@1inch/swap-vm-sdk - TypeScript SDK for 1inch Swap VM protocol

A TypeScript SDK for encoding, decoding, and interacting with the 1inch Swap VM Protocol smart contract. This SDK provides utilities for building transactions, parsing events, and managing virtual machine instructions for the Swap VM Protocol's core operations.

Overview

The Swap VM Protocol is a lightweight virtual machine designed for efficient and flexible token swapping on-chain.
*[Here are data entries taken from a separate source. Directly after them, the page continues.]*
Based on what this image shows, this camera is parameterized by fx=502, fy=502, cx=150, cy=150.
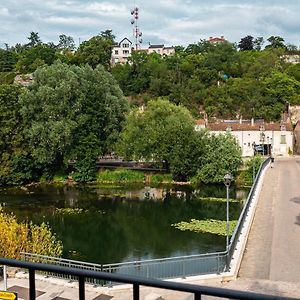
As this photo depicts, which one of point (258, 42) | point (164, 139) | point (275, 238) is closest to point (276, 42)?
point (258, 42)

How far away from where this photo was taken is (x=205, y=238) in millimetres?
27000

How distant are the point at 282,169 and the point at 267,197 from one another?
1621 cm

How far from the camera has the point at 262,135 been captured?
5372cm

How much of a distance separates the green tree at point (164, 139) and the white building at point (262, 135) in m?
7.48

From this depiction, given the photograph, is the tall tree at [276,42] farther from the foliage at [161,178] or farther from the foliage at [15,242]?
the foliage at [15,242]

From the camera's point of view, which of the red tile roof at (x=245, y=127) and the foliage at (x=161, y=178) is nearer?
the foliage at (x=161, y=178)

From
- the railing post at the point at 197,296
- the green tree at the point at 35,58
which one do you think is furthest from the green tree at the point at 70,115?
the railing post at the point at 197,296

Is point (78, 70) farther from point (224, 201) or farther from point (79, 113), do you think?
point (224, 201)

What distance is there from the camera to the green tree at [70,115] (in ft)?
148

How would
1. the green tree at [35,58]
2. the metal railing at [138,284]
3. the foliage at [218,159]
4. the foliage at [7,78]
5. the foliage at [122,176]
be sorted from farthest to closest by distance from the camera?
the green tree at [35,58] < the foliage at [7,78] < the foliage at [122,176] < the foliage at [218,159] < the metal railing at [138,284]

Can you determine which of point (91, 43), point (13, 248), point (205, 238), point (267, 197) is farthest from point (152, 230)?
point (91, 43)

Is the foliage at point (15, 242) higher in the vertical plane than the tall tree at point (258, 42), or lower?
lower

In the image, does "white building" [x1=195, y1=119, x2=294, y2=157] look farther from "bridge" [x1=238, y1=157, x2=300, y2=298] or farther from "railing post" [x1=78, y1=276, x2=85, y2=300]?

This SDK simplifies integration by providing:

• Transaction Building: Build typed call data for quote, swap, and hash operations
• Instruction System: Comprehensive instruction set including swaps, liquidity concentration, fees, and controls
• Trait management: Taker and maker traits builders with sensible defaults for standard swaps, plus fine-grained control whenever you need advanced order customization.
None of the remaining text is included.